The former Maryland governor and Baltimore mayor will rest during the Thanksgiving weekend but planned on returning to work Monday.
Schaefer, 80, did not suffer a heart attack, as aides had feared when he was hospitalized Saturday complaining of pain and heaviness in his left arm. But doctors suggested that a heart attack could have occurred had he not checked himself in that afternoon, interrupting a birthday luncheon in Little Italy honoring his friend, Gene M. Raynor, former chief of the state Board of Elections.
"The thought really was when he came in - and I saw him along with one of the emergency room doctors - that he was having a severe bout of angina, which you never know whether it's going to progress to a heart attack," Dr. Mary Corretti, a cardiologist, said during a briefing yesterday at the hospital.
Angina is the medical term for pain associated with lack of blood to the heart muscle. In a heart attack, the obstruction is so severe that the heart muscle is damaged.
Schaefer's pain and numbness radiated down his left arm from shoulder to fingertips.
He was taken to the hospital's cardiac catheterization laboratory, where tests revealed that a small vessel running along the back of his heart was 90 percent to 95 percent obstructed.
Dr. William Herzog, an interventional cardiologist, said he performed angioplasty, a common procedure in which a thin tube is passed through a network of blood vessels to the obstruction in the heart, where a tiny balloon is inflated.
The balloon reopens the artery, re-establishing blood flow.
Next, Herzog inserted a thin steel-mesh sleeve into the vessel. The device, called a stent, remains in place and reduces the chance that the artery will close again. Schaefer had some other minor blockages that did not merit treatment, Herzog said.
The comptroller was conscious but sedated during the two-hour procedure. Still, he was able to converse and joke with the doctors and nurses.
"He kept calling me a nice girl," said Corretti, the cardiologist.
Schaefer is only at a slightly increased risk of having a heart attack, she said. He can resume normal activities immediately, and was advised only to watch his diet and take an aspirin a day. Obstructions occur in about 10 percent to 15 percent of all stents, requiring repeat treatment.
His obstruction occurred in a small branch artery rather than one of the main vessels of the heart, Corretti said.
This made his condition less serious that if a major vessel had been involved.
Corretti said Schaefer's overall heart pumping was normal and that his prognosis was "very good."

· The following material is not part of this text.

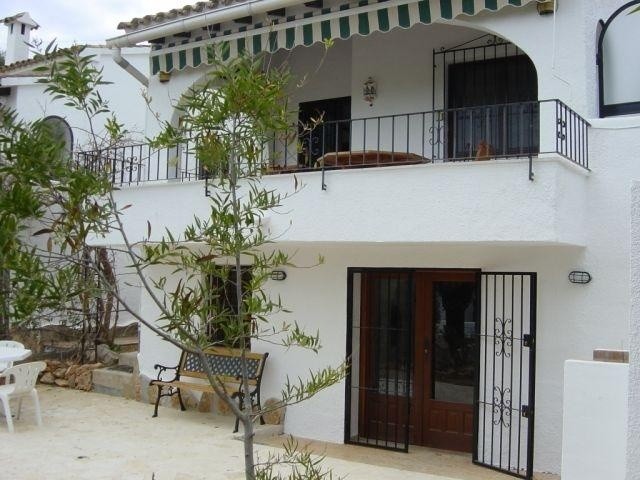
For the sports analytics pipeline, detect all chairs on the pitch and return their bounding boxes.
[0,338,47,432]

Schaefer's office, which had been keeping silent about his medical problem until yesterday, released a brief statement in which he thanked his doctors and the rest of the medical staff.
"I look forward to returning to my duties as comptroller and to the next Board of Public Works meeting," Schaefer said in the statement.

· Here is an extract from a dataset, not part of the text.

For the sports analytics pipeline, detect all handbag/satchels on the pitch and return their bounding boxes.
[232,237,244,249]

The next board meeting is Dec. 12.
As comptroller, Schaefer is one of three members of the board, which rules on millions of dollars in state contracts each month - and which he has used as a platform to frequently criticize the spending practices and policies of Gov. Parris N. Glendening, a fellow board member.
"There's no reason why he can't go back to a full schedule," said Michael Golden, Schaefer's deputy director of communications. "I think he'll relax the rest of the week and go back Monday."

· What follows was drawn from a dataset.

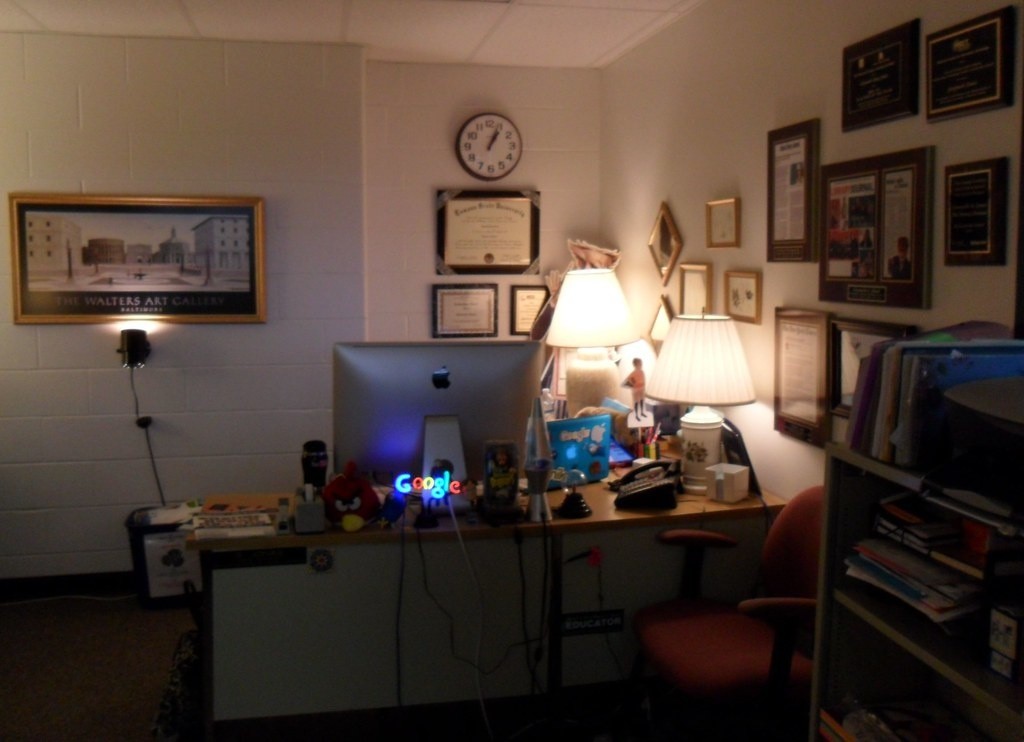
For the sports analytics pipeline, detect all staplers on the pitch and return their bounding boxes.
[275,498,289,535]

Golden said that Schaefer's intention to run for office in 2002 - for re-election as comptroller, for governor or another office - was unchanged.
"All we know is he's going to run for something," said Golden, who organized yesterday's news briefing staged about 90 minutes after the comptroller's 4 p.m. release from the hospital.
In recent weeks, Schaefer has been attending a series of parties marking his 80th birthday, which was Nov. 2.